Time Trying to Keep it Simple

I have several serious hobbies that I try to maintain. However, it can be a bit sad when I have to admit that I will never be as knowledgeable as I want to be about any of them that are not my full time job. The reality is that each hobby is someone’s full-time job and the more time they spend at it the more there is to know, and the further behind I fall.

I’m not sure if it is human nature or just the nature of the way we define knowledge but the longer we work at something the more we define it. That only increases the amount and complexity of information. At some point, this level of complexity becomes a barrier to entry for newcomers. When I catch myself droning on about technical details of 3D imaging to a newcomer I try to fall back on a key lessons learned for a SPAR presentation I gave back in 2010 on Information Theory.

The concept is a more specific version of the K.I.S.S. concept (Keep It Simple, Stupid). In 1956, George A. Miller wrote a piece for the Psychological Review in which he outlined examples of a human being’s ability to process information. The highlights are as follows:

• Tests show we have a channel capacity of 2.6 bits…
o 1 bit = 1 decision
o 2.6 bits = 6.5 categories or things you can remember
• …And when you reach channel capacity?
o Processing reverts from Pre-frontal cortex (rational) to older more emotion based parts of the brain
o This is bad for us as we are introducing new things and New=Change=Risk=Fear
o Best reasons for 3D imaging are just that; Reasonable

While the paper goes on to explore ways of increasing the amount of things that a person can retain in short term memory through recoding and such, the basic principle is that in a conversation or presentation a person is capable to holding on to about seven points. Now think about your sales pitch, presentation, or typical introduction. How many points are you trying to get across? It is important to remember that each piece of information that is new counts as a point! We are able to recall massive amounts of information because we have recoded it all into chunks that represent many more bits than we could remember on first read. Our clients have not spent the time in our industry to do this. They have been spending their time learning their job!

These capacity issues are actually one of the reasons that 3D imaging is such a powerful tool. One method of recoding is to present the information in a format that the user already understands. There are few formats more familiar than the way in which most of us view the world with stereoscopic vision. Why learn a map legend or coding system when you can simply view it as it looks in reality? However, the how and why all of this comes together can be a lot to take in for the uninitiated.
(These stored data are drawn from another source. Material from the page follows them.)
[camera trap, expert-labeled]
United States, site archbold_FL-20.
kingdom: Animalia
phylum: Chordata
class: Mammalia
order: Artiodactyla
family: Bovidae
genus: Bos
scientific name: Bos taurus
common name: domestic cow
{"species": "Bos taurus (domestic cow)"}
The bright side can be seen in one of my side interests- computing. I probably know less (as a percentage of all there is to know) about computing today than when I was plugging away on a Commodore 64 in my parent’s living room. I certainly know less about the inner works of my iPad than I did the Commodore 64. However, when I look at the level of computing power and productivity afforded by the iPad there is no contest. I know less and can do more. Apple’s success is a testament to keeping it simple for those of us that are not spending our working life as a computer scientist. I think our job is to do the same for our clients. Enable them to do more, even when they know less.